I am trying to find the confidence interval of the end result of two A/B tests.
As an example, lets assume that for test 1 I am looking at the click-through rate of a page and have a control and treatment cell.
I have found that the click-through rate increases from 0.387 in control to 0.393 in treatment by using the test of differences between proportions to find that the difference between control and treatment is significantly different from zero (p=0.01). The sample size for both control and treatment is about 100K.
A week later, I do a second A/B test, again with a control cell and a treatment cell. I record the average number of items bought after the user clicks on the page I tested in Test 1. I find that for this test, the number of items increases from 0.367 in control to 0.385 in treatment. This time I use a T-test for differences between means with sample sizes of 60K per cell. I find that the sd of control is 0.805 and the sd of treatment is 0.815. Again, the result is statistically significant with p=0.00.
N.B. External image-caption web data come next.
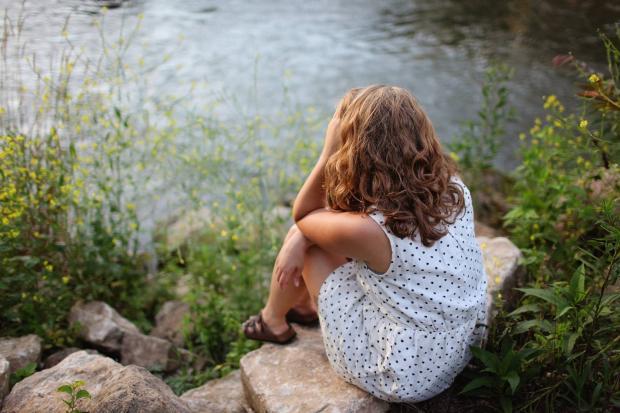 Девушка возле водоема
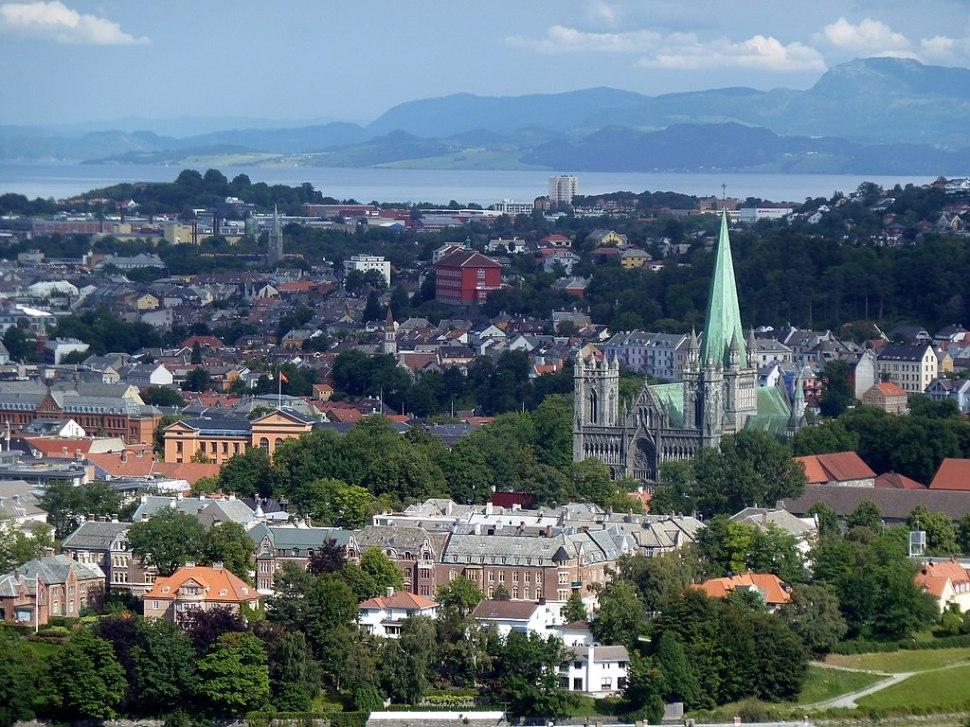 1024px-2010-08-04_-_Trondheim_-_Nidarosdom_2_-_panoramio_-_Edgar_El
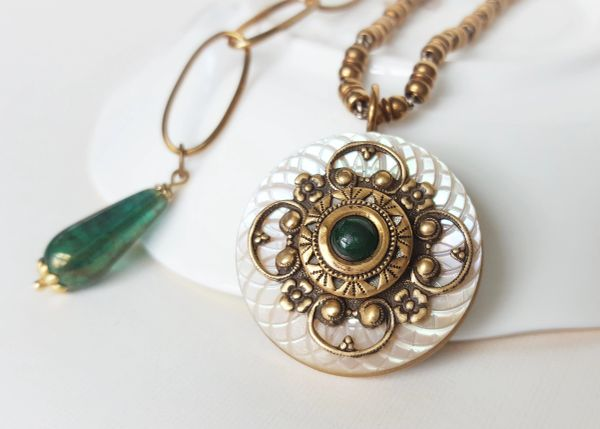 ADA - Antique Button Necklace
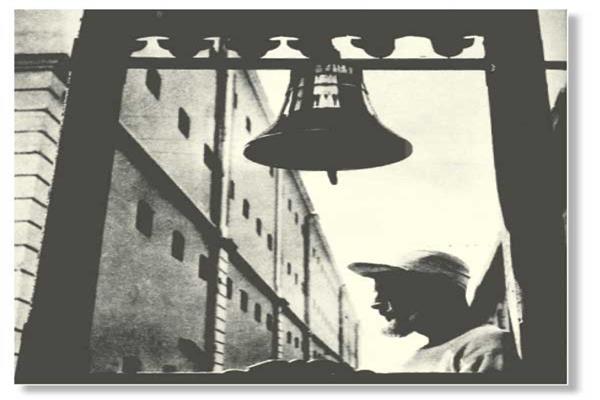 الناقوس الكبير الذى كان السجان يدقه وقت انطلاق مدفع الإفطار فى سجن القاهرة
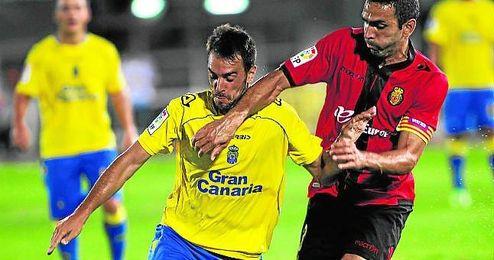Guzmán suele entrar en las segundas partes para refrescar el ataque de la Unión Deportiva Las Palmas.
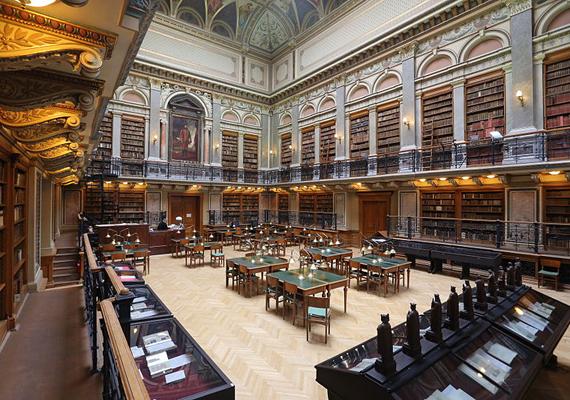 Thaler Tamás fotóján az Egyetemi Könyvtár belső terme látható.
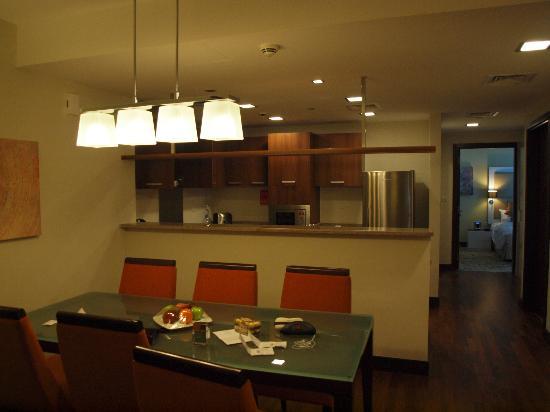 Fraser Suites Dubai: kitchen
Now, since I increased the click-through rate by 0.393/0.387 = 1.015504 and the number of items bought after clicking by 0.385/0.367= 1.049046, my point estimate for increase in sales (assuming everything else remains equal) is 1.015504*1.049046=1.06531. I can also compute 95% confidence intervals for both Test 1 and Test 2 separately. However, I would like to compute the confidence interval for this estimate of 1.06531. For simplicity's sake, let's assume test 1 and test 2 are completely independent.
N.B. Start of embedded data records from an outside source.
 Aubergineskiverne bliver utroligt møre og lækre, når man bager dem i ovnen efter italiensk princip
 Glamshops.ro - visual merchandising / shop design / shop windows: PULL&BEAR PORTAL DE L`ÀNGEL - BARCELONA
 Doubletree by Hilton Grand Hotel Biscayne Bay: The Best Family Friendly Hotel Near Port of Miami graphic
What method can I use to estimate an accurate confidence interval here? I know multiplying the two separate confidence interval doesn't work, and I have tried the Delta method described here (Confidence interval for the product of two parameters), but this gives a much narrower confidence interval than the product of the two separate confidence intervals, which seems counterintuitive. (I can't rule out I made a mistake though). The calculations in R are:
varp2 <- (0.004104847/3)^2
varp1 <- (0.005604847)^2
#Means of differences
p2 <- 1.049046
p1 <- 1.015504
#Formula
(p1)*(p2)
#Delta method, assuming zero covariance
varX <- ((p2)^2)*varp1+((p1)^2)*varp2
ub <- (p1)*(p2)+sqrt(varX)*1.96
lb <- (p1)*(p2)-sqrt(varX)*1.96
Where the variances may be a bit different than the ones you'd calculate manually, since the data I gave above was a rough estimate.